A temporary CPL issued under these circumstances is valid for 180 days or until the County Gun Board receives the fingerprint comparison report. If the CPL applicant with the temporary CPL is later denied regular CPL status, the CPL applicant shall immediately surrender the temporary CPL to the County Gun Board that issued that temporary CPL.

The County Gun Board is not required to issue a CPL if the FBI determines that the CPL applicant's fingerprints are "unclassifiable." A status of unclassifiable means that a determination could not be made as to whether the CPL applicant has a criminal record. This situation is usually caused by unclear or smudged fingerprints.

Duty 4. Must Notify Denied Applicants Of Their Right To Appeal
If County Gun Board denies issuance of a CPL, it shall within 5 business days do both of the following:

  • Inform the applicant in writing of the reasons for the denial. Information shall include all of the following:
    • A statement of the specific and articulable facts supporting the denial.
    • Copies of any writings, photographs, records, or other documentary evidence upon which the denial is based.

  • Inform the applicant in writing of his right to appeal the denial in a Circuit Court hearing.


Michigan County Gun Board Powers

1. Exclusive Authority Over CPL Licensing
The County Gun Board, notwithstanding an order from a Circuit Court, has exclusive authority to issue, deny, revoke, or suspend a license to carry a concealed pistol. Only two members of the County Gun Board are needed to establish a quorum. In addition, the business of the County Gun Board shall be conducted by a majority vote of all of the members of the County Gun Board.

A County Gun Board may not convene more than three panels to assist it with its evaluations of CPL applicants. These panels do not have the authority to issue, deny, revoke, or suspend a CPL. Further, these panels - if used - shall be comprised of representatives from the Prosecutor's Office (if on the board), the Michigan State Police, and the County Sheriff's Office.

1A. CPL Revocations
A County Gun Board that issued a CPL to an applicant may revoke his CPL if the County Gun Board determines any of the following:

  • The licensee committed a violation, other than a civil infraction as defined by PA 381 of 2000.
  • The licensee is not statutorily eligible to have a CPL.
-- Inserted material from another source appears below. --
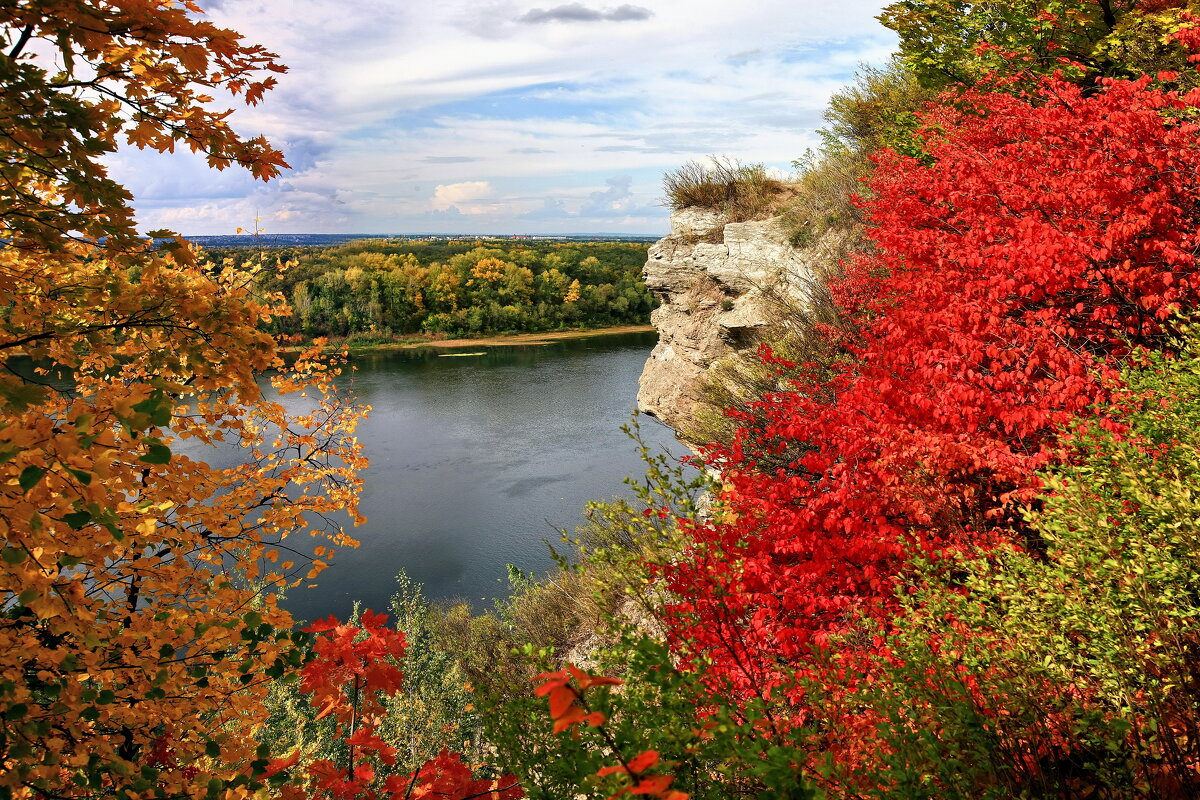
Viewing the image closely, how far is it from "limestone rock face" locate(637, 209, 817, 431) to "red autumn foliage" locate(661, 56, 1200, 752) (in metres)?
6.42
In both of the aforementioned cases, a revocation can not transpire until a written complaint has been made and the CPL licensee has had at least ten day's notice to appear at a hearing on the matter.

1B. CPL Suspensions
A County Gun Board, upon learning of a licensee being found responsible for three of more civil infractions during his current licensed term - as defined in PA 381 of 2000 - must conduct a hearing and may suspend the CPL for no more than a year.

A County Gun Board that receives notification from law enforcement that a CPL holder has been charged with a felony or a misdemeanor, as defined in Public Act 381 of 2000, must suspend the permit until there is a final disposition on the charges.

A County Gun Board, upon having clear and convincing evidence based on specific articulable facts that a licensee poses a danger to himself or to any other person, shall immediately suspend the individual’s license pending a revocation hearing.

2. Authority To Investigate CPL Applicants
A County Gun Board is authorized to conduct investigations on CPL applicants to the extent necessary to determine whether the applicant meets the requirements of being eligible to receive a CPL. Once that determination is made, the investigation ceases. The County Gun Board may require an applicant to appear before it to assist it with its investigation. The failure of an applicant to appear, without valid reason, is sufficient grounds for the County Gun Board to deny the license.

3. Authority To Issue Temporary CPLs
A County Gun Board has the authority to immediately issue a temporary CPL to a CPL applicant if it determines there is probable cause to believe the safety of the applicant or the safety of a member of the applicant’s family is endangered by the applicant’s inability to immediately obtain a regular CPL. A temporary license shall be unrestricted and shall be valid for not more than 180 days. A temporary CPL may be renewed for one additional period of not more than 180 days.